The current 12-month gap of around 30 percent is due to the strong performance of U.S. equities over the last year and lackluster performance from emerging markets. In the last decade, we’ve only hit these levels a handful of times, so we decided to take it one step further and see what forward returns looked like for each index after we breached these levels in the past.
The last three peaks occurred in 2001, 2008, and 2012. In the three years following the 2001 peak, emerging markets outperformed by 43 percent, and by 72 percent following the 2008 peak. We obviously don’t have three-year data for the 2012 peak, but emerging markets have underperformed so far, despite outperforming for a period after reaching the peak in September 2012. The interesting thing to point out, however, is that when you see an aggressive move to the upside (strong domestic performance), it usually coincides with a move to the downside (emerging markets outperformance). There’s a bit of reversion taking place.
We’re not suggesting an investment case based solely on this, but the data here would suggest that emerging markets are becoming more and more attractive as the index moves higher. Are we poised for a pullback in domestic equities or a period of strong performance in emerging markets?
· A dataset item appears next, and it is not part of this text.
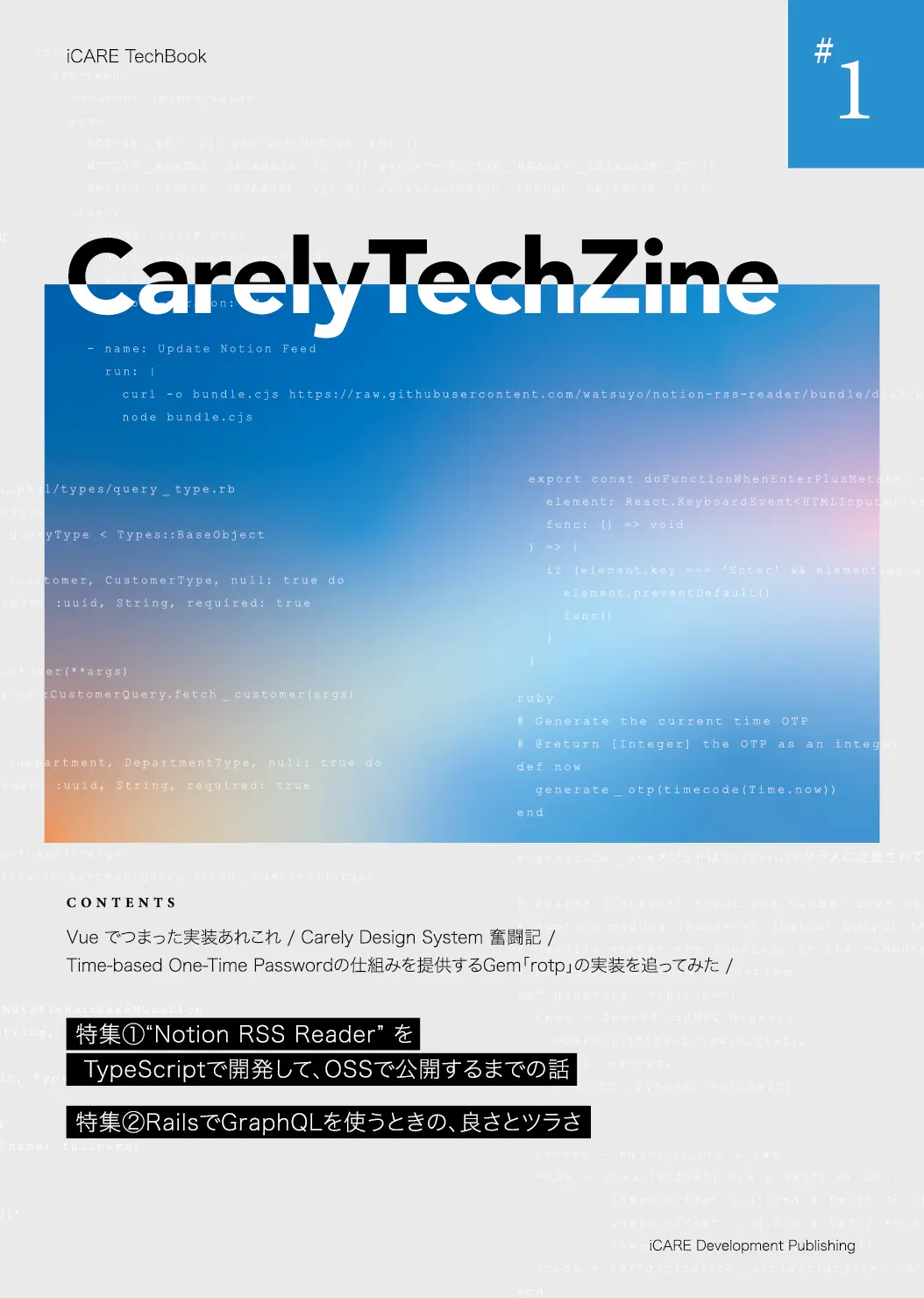 Carely Tech Zine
We’re not sure, but valuation multiples are certainly more attractive in emerging markets these days than in domestic equities. For instance, the price-to-book ratio for emerging markets is 1.5, which is well below trend, while the S&P is around 2.6, levels last seen in 2007. The price-to-sales ratio is approaching decade highs for the S&P but is around decade lows in emerging markets. The only multiple that seems to be somewhat attractive domestically is price-to-earnings, and that’s hovering right around long-term averages.
Clearly, many factors would have to fall into place for us to see resurgence in emerging market equities. But, given the aforementioned points and the fact that emerging economies are quite depressed at the moment, it may not be a bad idea to give the space another look if you’ve been on the sidelines for a while.